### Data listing
* * * * * * * * *
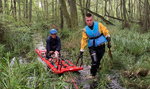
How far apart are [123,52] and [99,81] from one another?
3161 millimetres

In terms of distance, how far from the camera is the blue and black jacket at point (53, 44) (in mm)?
8727

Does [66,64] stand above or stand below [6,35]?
below

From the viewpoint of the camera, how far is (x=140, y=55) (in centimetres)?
934

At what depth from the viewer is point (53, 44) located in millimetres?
8953

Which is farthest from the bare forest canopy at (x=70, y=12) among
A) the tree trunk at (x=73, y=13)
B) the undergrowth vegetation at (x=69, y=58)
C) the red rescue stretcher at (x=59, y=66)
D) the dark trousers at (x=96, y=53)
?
the dark trousers at (x=96, y=53)

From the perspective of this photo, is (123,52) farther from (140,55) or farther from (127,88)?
(127,88)

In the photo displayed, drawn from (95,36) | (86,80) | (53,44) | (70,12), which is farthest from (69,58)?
(70,12)

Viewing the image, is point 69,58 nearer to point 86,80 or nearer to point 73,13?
point 86,80

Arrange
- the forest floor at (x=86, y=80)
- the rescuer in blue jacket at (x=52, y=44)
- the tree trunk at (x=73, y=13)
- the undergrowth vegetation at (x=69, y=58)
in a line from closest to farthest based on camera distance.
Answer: the undergrowth vegetation at (x=69, y=58)
the forest floor at (x=86, y=80)
the rescuer in blue jacket at (x=52, y=44)
the tree trunk at (x=73, y=13)

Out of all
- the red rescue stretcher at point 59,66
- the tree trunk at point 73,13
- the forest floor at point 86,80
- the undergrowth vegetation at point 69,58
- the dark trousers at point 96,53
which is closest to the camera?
the undergrowth vegetation at point 69,58

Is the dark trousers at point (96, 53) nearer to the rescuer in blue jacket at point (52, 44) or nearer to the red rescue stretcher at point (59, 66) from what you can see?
the red rescue stretcher at point (59, 66)

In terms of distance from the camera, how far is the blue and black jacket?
28.6 ft

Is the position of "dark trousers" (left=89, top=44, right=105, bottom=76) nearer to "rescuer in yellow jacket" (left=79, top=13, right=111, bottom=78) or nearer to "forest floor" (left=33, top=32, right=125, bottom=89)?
"rescuer in yellow jacket" (left=79, top=13, right=111, bottom=78)

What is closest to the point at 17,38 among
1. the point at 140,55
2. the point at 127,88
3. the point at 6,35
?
the point at 6,35
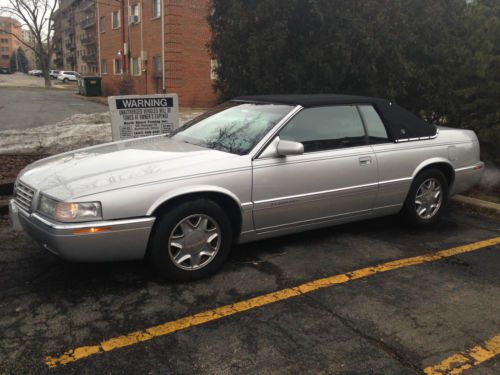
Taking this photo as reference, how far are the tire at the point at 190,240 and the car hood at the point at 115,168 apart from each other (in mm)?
289

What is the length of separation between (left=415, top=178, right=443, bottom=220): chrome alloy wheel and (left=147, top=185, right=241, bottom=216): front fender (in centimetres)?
225

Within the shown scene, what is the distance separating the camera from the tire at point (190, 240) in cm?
348

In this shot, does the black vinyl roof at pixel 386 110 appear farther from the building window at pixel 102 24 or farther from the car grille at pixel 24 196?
the building window at pixel 102 24

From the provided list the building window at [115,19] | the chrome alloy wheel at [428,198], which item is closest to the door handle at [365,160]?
the chrome alloy wheel at [428,198]

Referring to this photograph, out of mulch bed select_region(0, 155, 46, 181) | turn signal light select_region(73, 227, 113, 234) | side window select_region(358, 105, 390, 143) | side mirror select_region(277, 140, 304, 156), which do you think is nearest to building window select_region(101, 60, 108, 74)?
mulch bed select_region(0, 155, 46, 181)

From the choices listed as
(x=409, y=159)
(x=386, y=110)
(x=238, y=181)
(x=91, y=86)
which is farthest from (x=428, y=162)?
(x=91, y=86)

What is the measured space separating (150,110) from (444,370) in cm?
511

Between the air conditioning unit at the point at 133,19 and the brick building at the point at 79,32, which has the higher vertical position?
the brick building at the point at 79,32

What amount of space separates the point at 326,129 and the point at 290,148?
74 centimetres

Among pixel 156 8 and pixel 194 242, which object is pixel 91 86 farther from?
pixel 194 242

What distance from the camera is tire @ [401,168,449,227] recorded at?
194 inches

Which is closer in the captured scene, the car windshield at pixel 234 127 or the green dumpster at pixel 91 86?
the car windshield at pixel 234 127

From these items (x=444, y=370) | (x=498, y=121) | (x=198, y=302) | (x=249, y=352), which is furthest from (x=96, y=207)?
(x=498, y=121)

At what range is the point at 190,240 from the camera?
362 cm
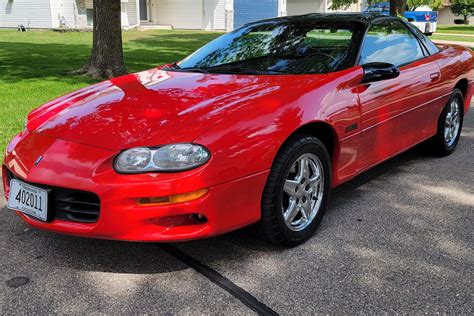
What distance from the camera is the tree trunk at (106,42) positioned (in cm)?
901

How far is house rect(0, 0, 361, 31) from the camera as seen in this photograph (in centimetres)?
2495

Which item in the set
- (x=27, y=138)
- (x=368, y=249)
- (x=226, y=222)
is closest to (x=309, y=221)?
(x=368, y=249)

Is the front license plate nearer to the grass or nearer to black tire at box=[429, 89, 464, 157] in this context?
black tire at box=[429, 89, 464, 157]

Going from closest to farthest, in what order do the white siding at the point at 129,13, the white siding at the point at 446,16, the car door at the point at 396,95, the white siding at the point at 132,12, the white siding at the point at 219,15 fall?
the car door at the point at 396,95 < the white siding at the point at 129,13 < the white siding at the point at 132,12 < the white siding at the point at 219,15 < the white siding at the point at 446,16

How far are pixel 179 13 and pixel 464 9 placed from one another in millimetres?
31453

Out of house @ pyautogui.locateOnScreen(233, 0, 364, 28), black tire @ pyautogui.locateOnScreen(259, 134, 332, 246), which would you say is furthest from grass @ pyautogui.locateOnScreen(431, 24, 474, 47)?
black tire @ pyautogui.locateOnScreen(259, 134, 332, 246)

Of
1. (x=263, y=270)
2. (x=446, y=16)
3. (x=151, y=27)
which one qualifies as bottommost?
(x=263, y=270)

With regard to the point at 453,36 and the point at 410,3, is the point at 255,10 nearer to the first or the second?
the point at 453,36

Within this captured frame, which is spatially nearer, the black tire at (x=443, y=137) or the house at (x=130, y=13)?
the black tire at (x=443, y=137)

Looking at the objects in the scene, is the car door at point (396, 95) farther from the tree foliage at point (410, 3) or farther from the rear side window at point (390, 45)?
the tree foliage at point (410, 3)

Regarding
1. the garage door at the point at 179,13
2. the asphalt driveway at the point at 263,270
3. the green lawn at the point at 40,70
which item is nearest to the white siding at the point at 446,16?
the garage door at the point at 179,13

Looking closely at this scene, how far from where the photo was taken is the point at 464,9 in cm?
4794

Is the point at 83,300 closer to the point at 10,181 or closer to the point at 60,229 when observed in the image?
the point at 60,229

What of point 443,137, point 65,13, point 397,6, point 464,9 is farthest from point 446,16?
point 443,137
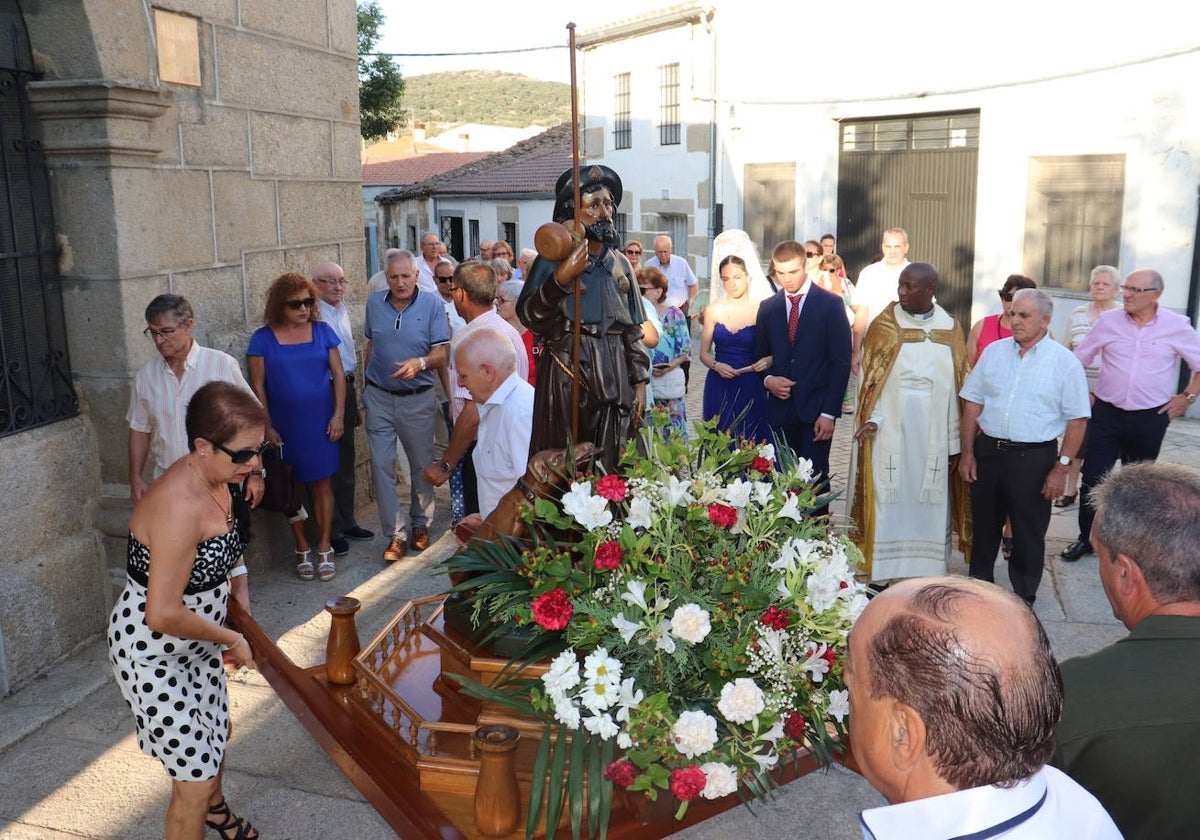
* * * * * * * * *
### WHAT IS ASKED
How many lines above contain the string "pyautogui"? Reply with the number alone.

### TASK OUTPUT
2